Do higher IQs produce wealth, or does wealth produce higher IQs? Pretty interesting question to ponder. Some research has been done – see what you think.
This is the question that Ron Unz grapples with in his fascinating article, “Race, IQ, and Wealth: How Political Bias Distorts the Facts.” Unz, publisher of The American Conservative, is taking on claims made in the 2002 book IQ and the Wealth of Nations that differences in national IQ account for the substantial variation in national per capita income.

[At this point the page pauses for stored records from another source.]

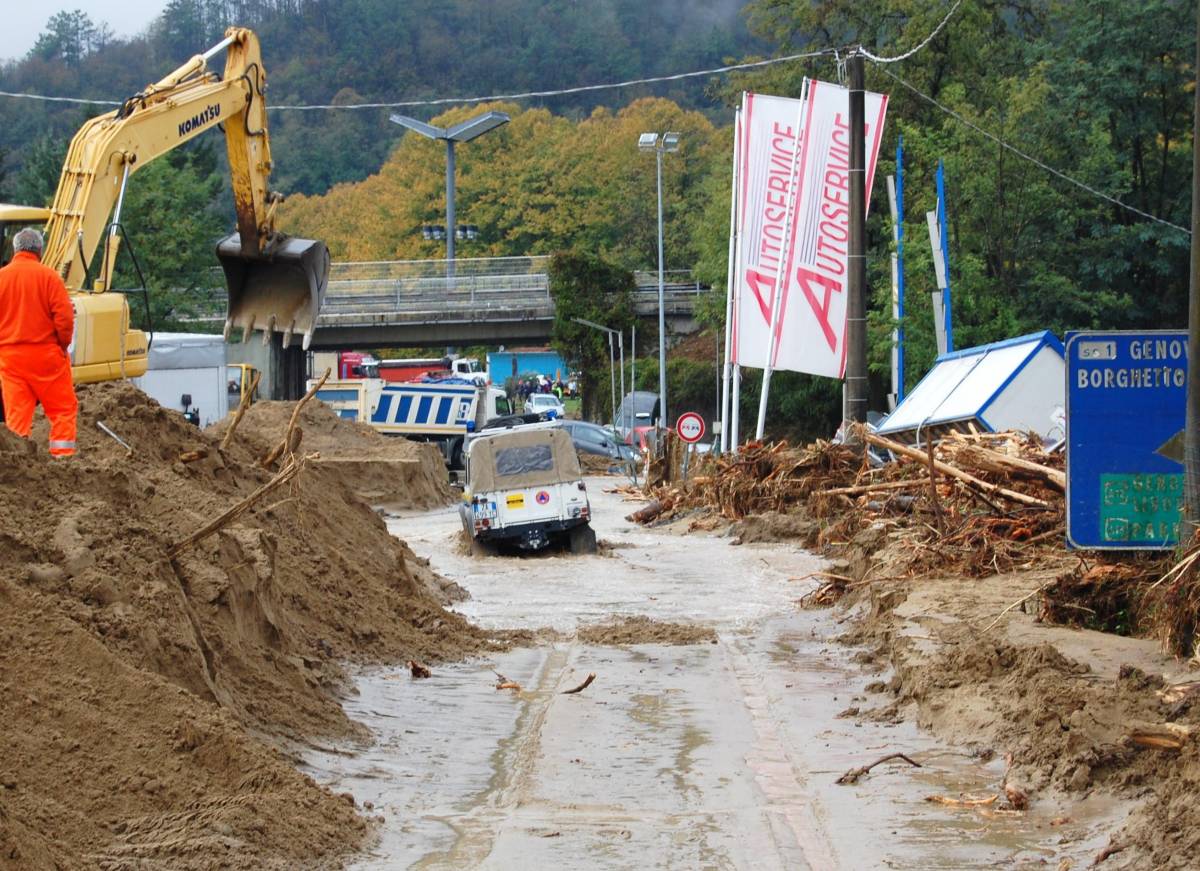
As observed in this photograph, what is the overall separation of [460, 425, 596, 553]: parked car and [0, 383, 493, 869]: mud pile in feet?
33.0

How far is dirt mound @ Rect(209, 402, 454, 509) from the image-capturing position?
4094 cm

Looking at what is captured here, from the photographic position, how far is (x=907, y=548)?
18.5 metres

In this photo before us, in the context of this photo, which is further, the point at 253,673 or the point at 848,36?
the point at 848,36

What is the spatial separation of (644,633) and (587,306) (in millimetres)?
63955

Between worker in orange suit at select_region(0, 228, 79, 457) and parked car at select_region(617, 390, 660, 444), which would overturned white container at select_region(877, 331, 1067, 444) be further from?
parked car at select_region(617, 390, 660, 444)

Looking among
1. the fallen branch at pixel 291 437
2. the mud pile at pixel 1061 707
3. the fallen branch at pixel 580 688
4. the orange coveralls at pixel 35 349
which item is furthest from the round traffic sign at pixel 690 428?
the orange coveralls at pixel 35 349

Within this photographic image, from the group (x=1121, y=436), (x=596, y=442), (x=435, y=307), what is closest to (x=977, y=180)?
(x=596, y=442)

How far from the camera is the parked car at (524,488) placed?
2627cm

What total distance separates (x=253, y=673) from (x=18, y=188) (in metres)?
78.6

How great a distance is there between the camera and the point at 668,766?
35.4 feet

The authors, emeritus University of Ulster psychologist Richard Lynn and emeritus University of Tampere political scientist Tatu Vanhanen, sought out IQ data they believe could plausibly measure the average IQs of the people of various nations and then correlated it with GDP per capita. Their conclusion is that countries populated with smarter people are the ones that become wealthier. Countries inhabited by stupid people remain mired in poverty. Lynn and Vanhanen further conclude that the connection between IQ and wealth is causal based on studies that show for individuals that “IQs measured in childhood are strong predictors of IQs in adolescence and these are strong predictors of earnings in adulthood.” They then generalize, “From this it follows that groups with high IQs would have higher average incomes than groups with low IQs because groups are aggregates of individuals.”
In his article, Unz uses the data collected by Lynn and Vanhanen and argues that they actually show the opposite—that rising wealth boosts intelligence. In order to avoid getting stuck in the quagmire of race, Unz looks only at the IQ data for European populations. All of the data are adjusted for the universal Flynn effect in which average IQ scores have been increasing in the modern age by 2 to 3 points per decade depending on which IQ measure is used. The data are standardized such that the average British IQ at any time is set at 100.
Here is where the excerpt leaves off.